Just pulled my keys, cell-phone and a pack of cigarettes out from between my cleavage. This one guy's face was priceless.
you have to be so drunk to ignore a taser
you fell asleep spooning with his golden retriever. im not sure if thats more degrading for you or the dog
I asked you how much you drank and you replied with "I don't know what kind of toothpaste I use."
all time personal low: room service guy going "You want french fries AND onion rings???"
Halfway through he got an idea for a short story so he wrote it in magic marker on my boobs. Yeah, he's a keeper.
We got really stoned and then we fucked. Then he made me a panini.
Oooh, he sounds pretty classy
Actually, not at all.

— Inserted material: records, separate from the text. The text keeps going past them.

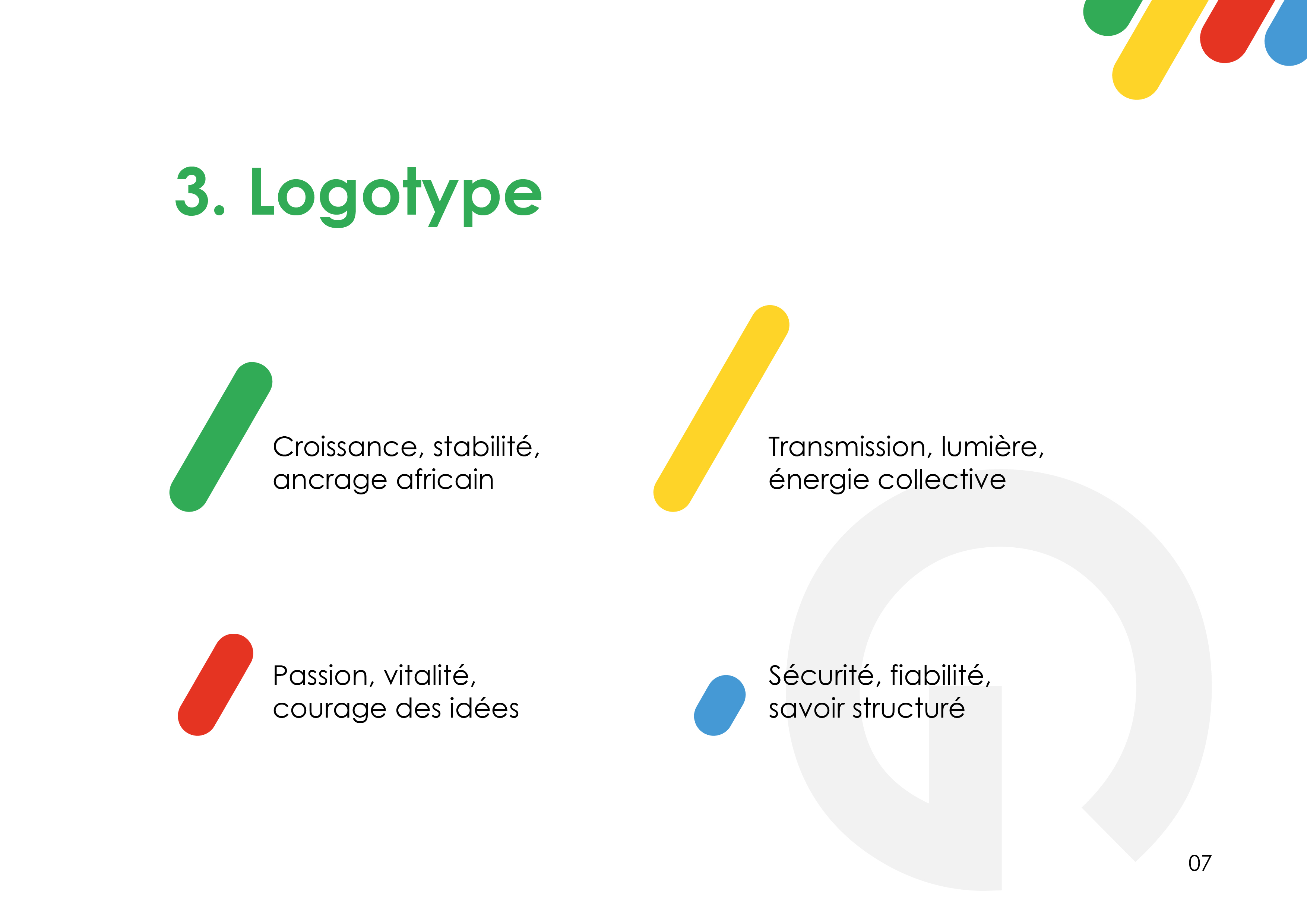 3. Logotype

Croissance, stabilité, ancrage africain

Transmission, lumière, énergie collective

Passion, vitalité, courage des idées

Sécurité, fiabilité, savoir structuré

07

We were stoned so he made me a peanut butter panini. With a Rollo in the middle of it. And he left the panini press on all night. I could have died.
I'm more worried that you thought licking a pole on Bourbon street would turn me on
I literally woke up walked into the bathroom, threw up and died this morning. Then went to my 8am.
You tried to ride his dick and fell off. Then tried to ride the floor. That's why he hasn't called back
We're lying on the pavement outside of the college. No one has asked if we're okay. I think they all understand.
God I miss you. I would very much like to have sexual intercourse with you. I'm home eating chicken alfredo.